____ RECORDS FOR THE TASK

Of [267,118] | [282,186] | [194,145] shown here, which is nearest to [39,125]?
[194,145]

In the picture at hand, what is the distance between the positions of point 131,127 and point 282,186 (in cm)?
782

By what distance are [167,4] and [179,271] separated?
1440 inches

________

[WHAT YOU SHOULD DO] Rewrite all of the items above with "nearest" swapped for "closest", keeping every other word the same.

[COMPLETED TASK]
Of [267,118] | [282,186] | [194,145] shown here, which is closest to [39,125]?
[194,145]

In the picture at hand, what is the distance between the positions of point 131,127 and point 282,186 (in cm)?
782

By what distance are [167,4] and [179,271] separated?
1440 inches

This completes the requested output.